Most exhibit green/blue casts which is expected. So I need an efficient workflow to get these into a usable condition. A few may be worth manual edits, but not many, given the quantity. Is a 'colour profile' what I need?
Whether a profile is the right answer can depend on where the casts are coming from. A profile is the most useful when the color casts are coming from the device, like if the scanner itself is not rendering balanced colors. A profile can also be useful for very common overall casts, such as daylight slide film exposed indoor lighting.
But Lightroom has other ways to address corrections for bulk scans, and you should consider those in case they are better for the job at hand. The Profiles feature was already mentioned, but you might not have to go that far. If the color cast can be easily fixed with the Develop module controls, use the quicker Presets feature instead. Fix one slide scan, and save those settings using the Preset panel on the left side of the Develop module. Then select any number of scans that need the same correction, and apply the preset, and you've instantly corrected multiple scans. The nice thing about presets is that it's fast and easy to create any number of variations of them as color casts shift across different rolls or ranges of frames.
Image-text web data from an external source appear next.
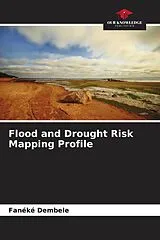 Kartonierter Einband Flood and Drought Risk Mapping Profile von Fanéké Dembélé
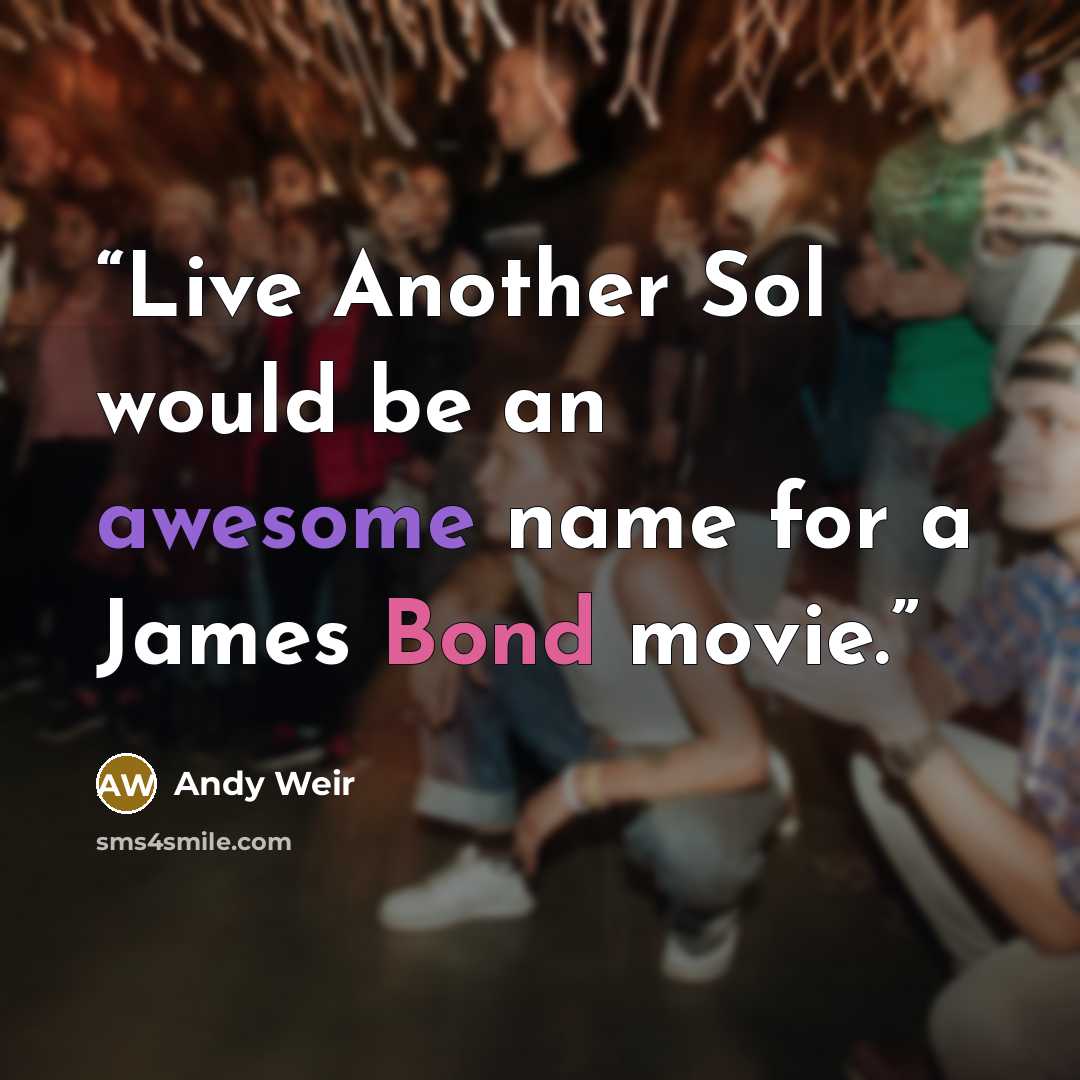 “Live Another Sol would be an awesome name for a James Bond movie.” quote by Andy Weir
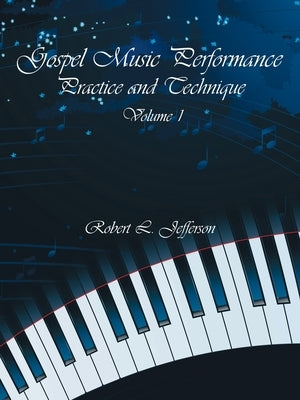Gospel Music Performance Practice and Technique Volume 1 by Jefferson, Robert L.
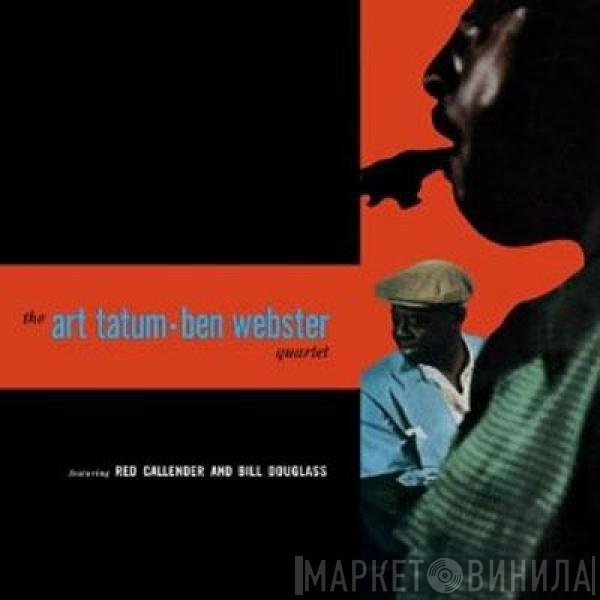 The Art Tatum - Ben Webster Quartet - The Art Tatum - Ben Webster Quartet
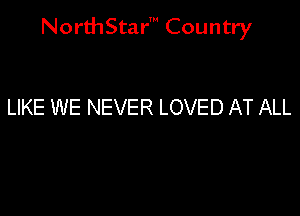 NorthStar' Country

LIKE WE NEVER LOVED AT ALL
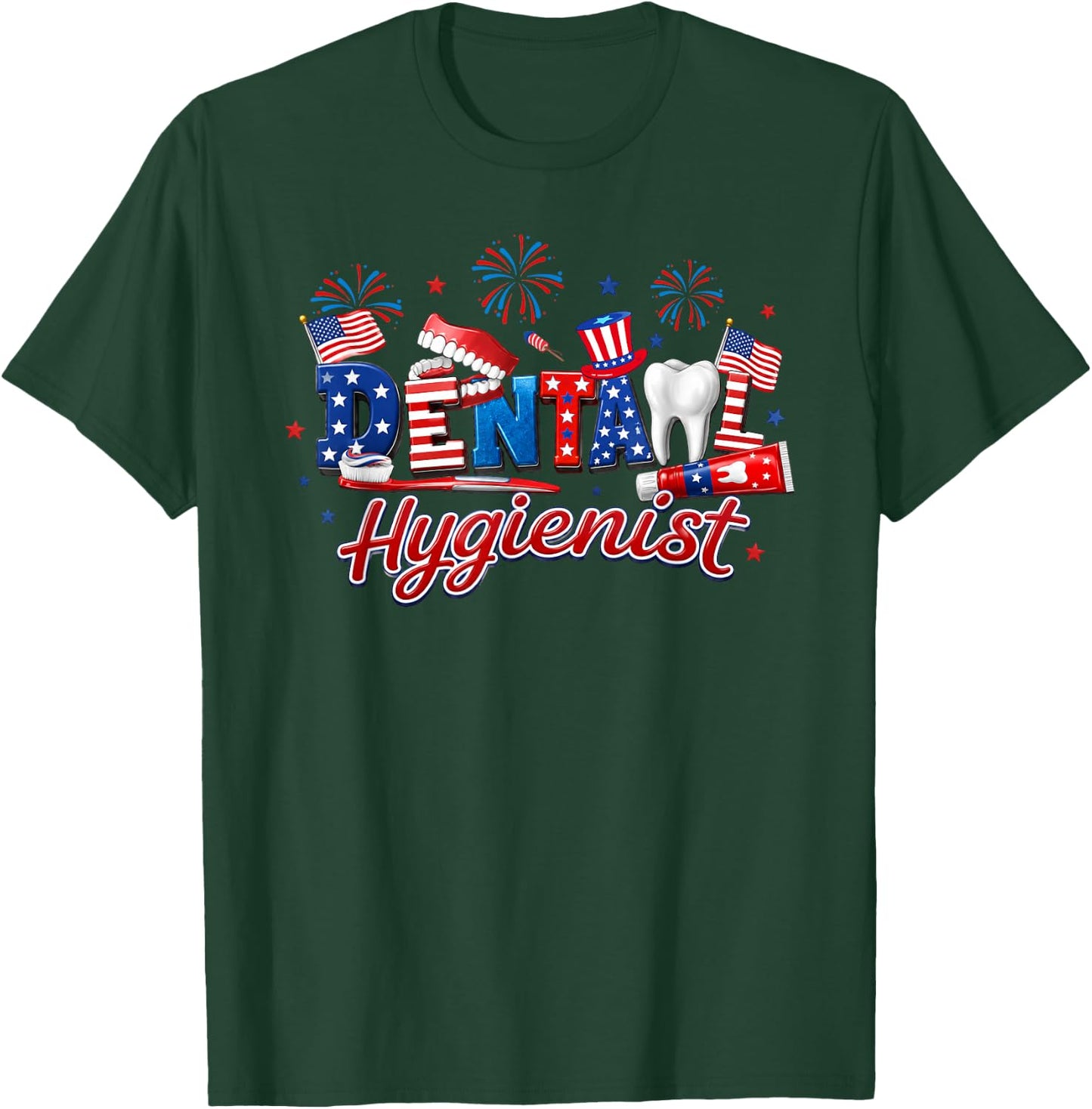 Patriotic Dental Hygienist 4th of July Dentist USA Flag T-Shirt - T-Shirt | Forest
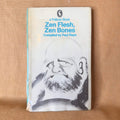 Zen Flesh, Zen Bones — compiled by Paul Reps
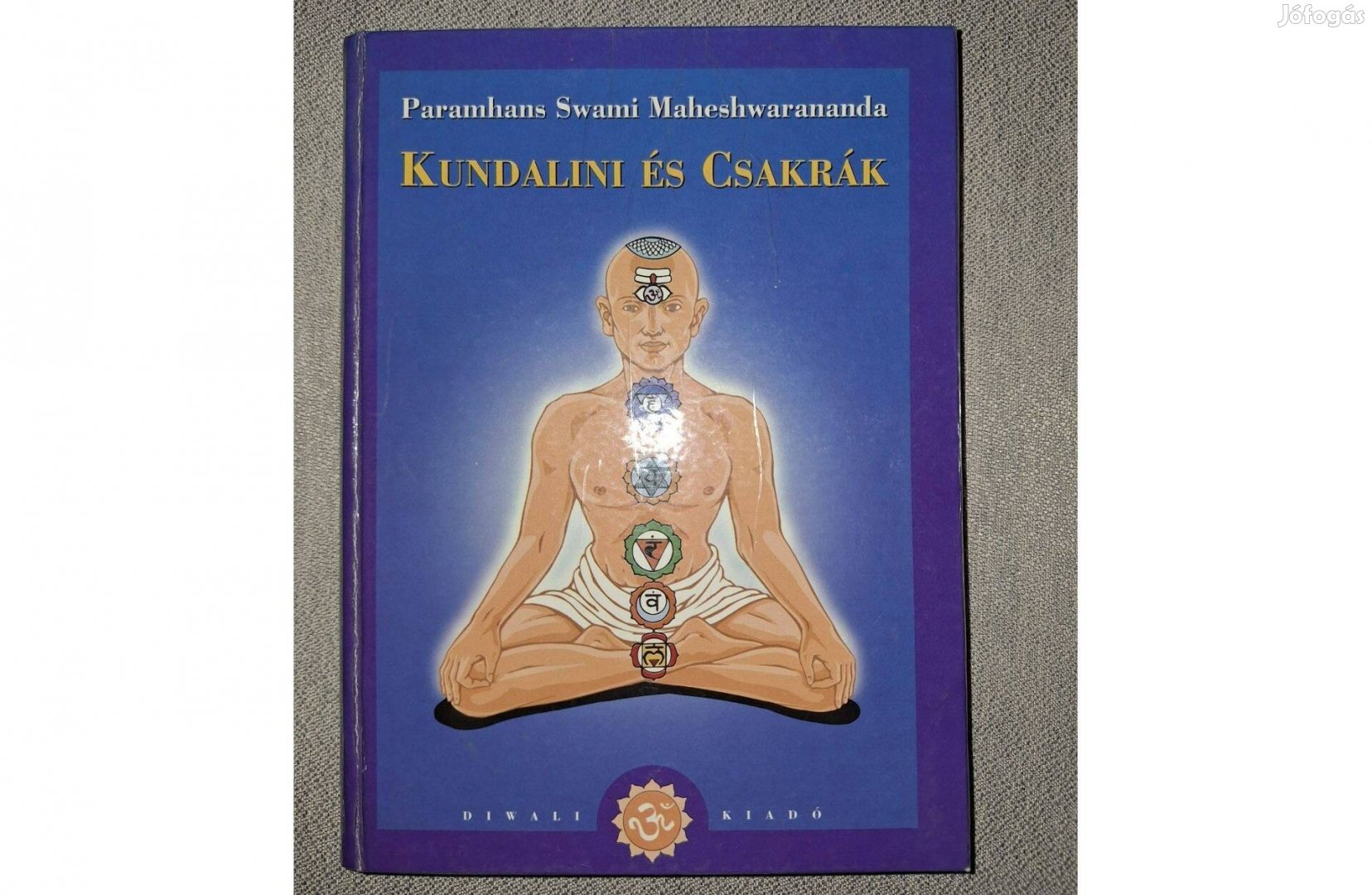 Paramhans Swami Maheshwarananda: Kundalini és Csakrák. Bp. 1995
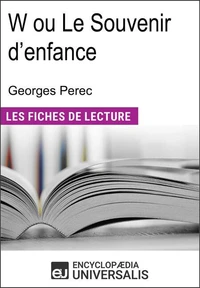 W ou Le Souvenir d'enfance de Georges Perec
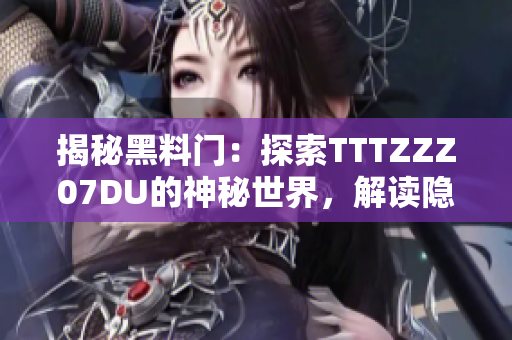 揭秘黑料门：探索TTTZZZ07DU的神秘世界，解读隐藏在幕后的故事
That last sentence, by the way, should help you figure out which solution you should use. If the color cast is the same no matter what roll of slides you scan, then maybe you need a profile for the scanner. But if the color cast varies with the roll, film type, or even within the same roll, a profile can't fix all those variations and you should try making Presets as needed for each case. Or, if the cast is especially challenging, spend a little more time making a User Profile (not a formal scanner profile) as I-See-Light described. So be aware that you have all those options: Presets and User Profiles as well as a scanner profile.
Also pay close attention to what kind of cast you are looking at. If it's completely uniform, it could just be a simple white balance adjustment. But if the cast is different in the highlights and shadows, then you are looking at an adjustment using individual RGB tone curves or Split Toning. And if the cast actually changes across a slide, like increasingly blue toward the edges, now you're looking at applying a gradient local adjustment correction. All of those are Develop settings that can be saved as part of a preset and applied to scans in bulk to save time.